I noticed how Herman comments on converting the measurements. I know that you own some of the same books that I do, and I was wondering about cheese recipe books written in metric units. Are there not many, and therefore you buy the U.S. Imperial ones, or are the ones in U.S. Imperial easier to find? I’m just curious. Having never lived anywhere else, I always just assumed that other countries had the same kind of stuff we have, just written in different measurements.
This also got me to wondering how the U.S. came up different so I looked up an article on the internet.
http://www.france-property-and-information.com/imperial-system-and-history.htm
I remember when I was in school, that they were telling everybody that we were going to swap over to the metric system completely in the next 10 years. That would have been 30 years ago.

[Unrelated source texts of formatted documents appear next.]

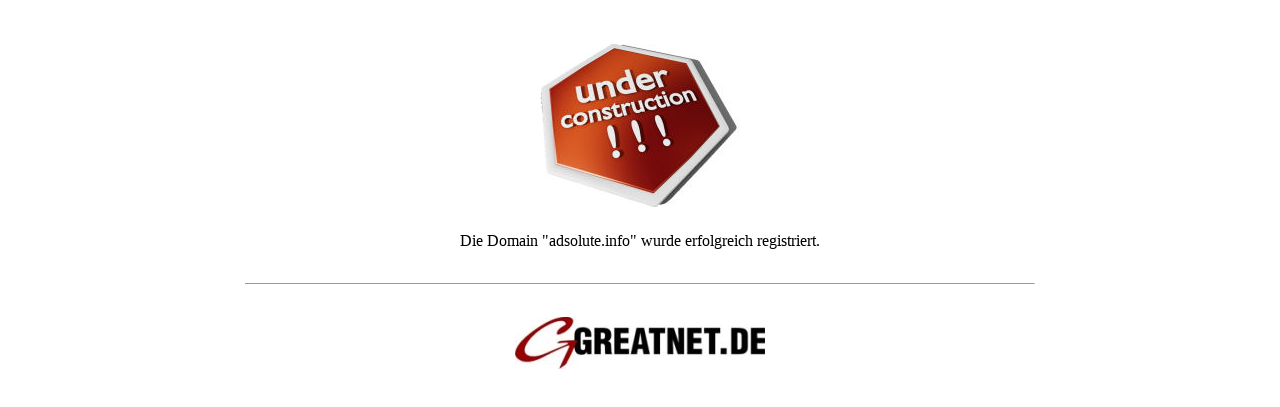

--- FILE ---
content_type: text/html
request_url: https://adsolute.info/
body_size: 490
content:
<!doctype HTML PUBLIC "-//W3C//DTD HTML 3.2 Final//EN">
<html>
<head>
    <title>Hier entsteht eine neue Webseite</title>
</head>
<body link="#B22222" vlink="#B22222" alink="#000000">
<table border=0 align=center width=790 cellspacing=0 cellpadding=0>
<tr>
    <td valign=top height=20></td>
    <td valign=top></td>
    <td valign=top></td>
</tr>
<tr>
    <td colspan=3 valign=top>
        <p align=center><img src="http://stuff.greatnet.de/index/neue-webseite-klein.jpg" height=179 width=200></p></td>
</tr>
<tr>
    <td valign=top height=25></td>
    <td valign=top></td>
    <td valign=top></td>
</tr>
<tr>
    <td colspan=3 valign=top>
        <p align=center><font face="Tahoma">Die Domain &quot;adsolute.info&quot; wurde erfolgreich
        registriert.</font></p></td>
</tr>
<tr>
    <td valign=top height=25></td>
    <td valign=top></td>
    <td valign=top></td>
</tr>
<tr>
    <td colspan=3 valign=top>
        <hr size=1></td>
</tr>
<tr>
    <td valign=top height=25></td>
    <td valign=top height=25></td>
    <td valign=top height=25></td>
</tr>
<tr>
    <td colspan=3 valign=top height=25>
        <p align=center><a href="http://www.greatnet.de" alt="Webspace und Domain Registrierung"><img src="http://stuff.greatnet.de/index/greatnet-logo.jpg"
        height=52 width=250 hspace=0 vspace=0 border=0></a></p></td>
</tr>
<tr>
    <td colspan=3 valign=top height=25></td>
</tr>
</table>
</body>
</html>
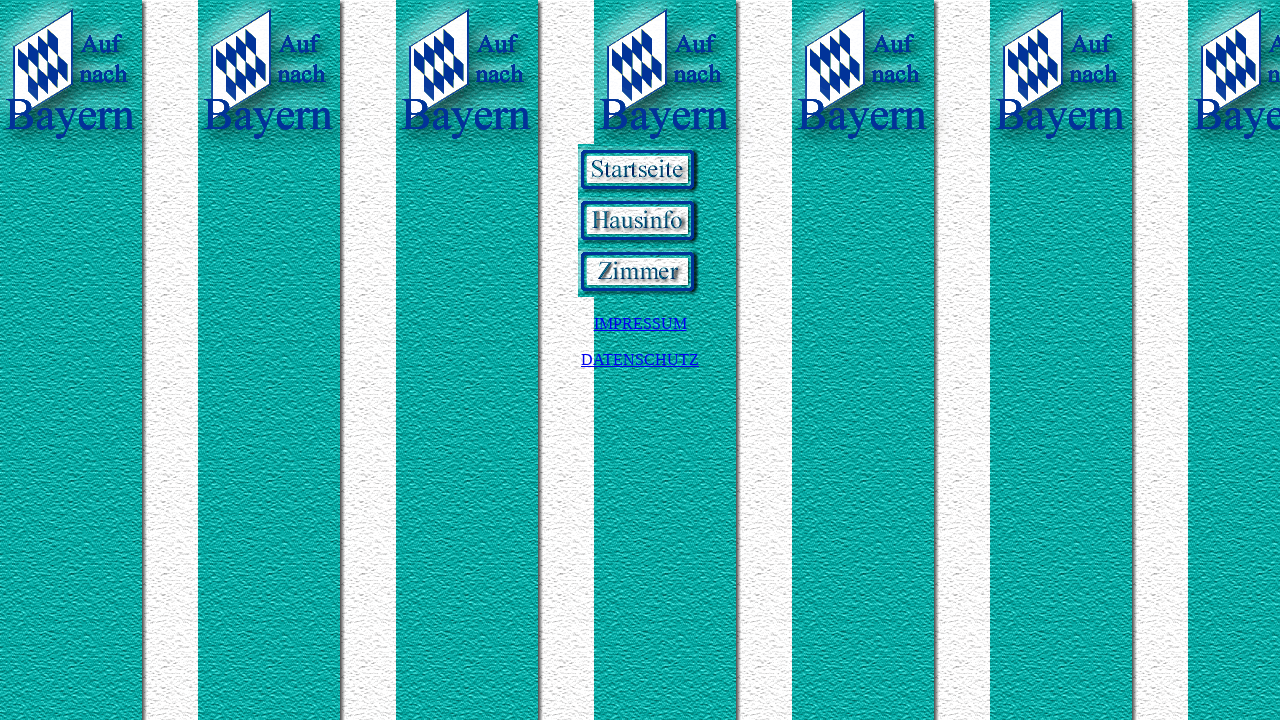

--- FILE ---
content_type: text/html
request_url: http://haus-am-wald-kreuzer.de/links.htm
body_size: 1078
content:
<html>

<head>
<meta http-equiv="Content-Type" content="text/html; charset=windows-1252">
<title>Pension Haus am Wald, Bayerisch Eisenstein</title>
<META name="title" content="Pension Haus am Wald, Bayerisch Eisenstein">
<META name="description" content="Seit 30 Jahren führe ich mein Haus. Die Gäste kommen aus ganz Deutschland angereist. Davon darf ich viele zufriedene Stammgäste begrüßen, die immer wieder einmal ihren Urlaub im Haus am Wald verbringe">
<META name="keywords" content="Haus am Wald, Bayerisch Eisenstein, bayer. eisenstein, bayr. eisensten, Arber, Urlaub, Wintersport, Wandern, Natur-Urlaub, Bayern, Ostbayern,  Bayer. Wald, bayer. wald, bayr. wald
">
<META name="author" content="Paula Weinfurter">
<META name="publisher" content="Paula Weinfurter">
<META name="copyright" content="Paula Weinfurter">
<META name="Content-Language" content="de">
<META name="robots" content="ALL">
<META name="revisit-after" content="8 days">
<base target="Hauptframe">
<script language="JavaScript" fptype="dynamicanimation">
<!--
function dynAnimation() {}
function clickSwapImg() {}
//-->
</script>
<script language="JavaScript1.2" fptype="dynamicanimation" src="animate.js">
</script>
</head>

<body background="hintergruen2.gif" onLoad="dynAnimation()" language="Javascript1.2">

<p>&nbsp;</p>
<p>&nbsp;</p>
<p>&nbsp;</p>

I draw buildings and draw the HVAC duct systems. About 15 years ago it was common to get a government project that was drawn in metric. I have done several CDC buildings, Center of Disease Control, and when we first started working on them they were in metric and the spec stated that we had to provide metric drawings for the engineer to approve. Our shop is not tooled for metric. We were drawing on a computer, so we had to draw it in U.S. Imperial for the shop, and then we would copy the file, call it up and have the computer convert the sizes over to metric. The computer did not convert the duct elevations correctly. It converted the sizes correctly, but it gave some strange arbitrary numbers for the elevations. The elevations are where you have to write on the duct line how far off of the floor it is hung, which is critical. So I would have to manually convert every elevation and type them in. It would take 4 hours to change a drawing to metric so that I could send it to the engineer.
The first two projects we did had to be done this way. The next project, they provided us with metric drawings but they didn’t want metric back. They said that it took them too long to convert it back to U.S. Imperial so that they could read it. By the time we got to Building 18 they had given up sending out metric drawings and just gone back to U.S. Imperial.
The military buildings used to be metric also, but now they are not.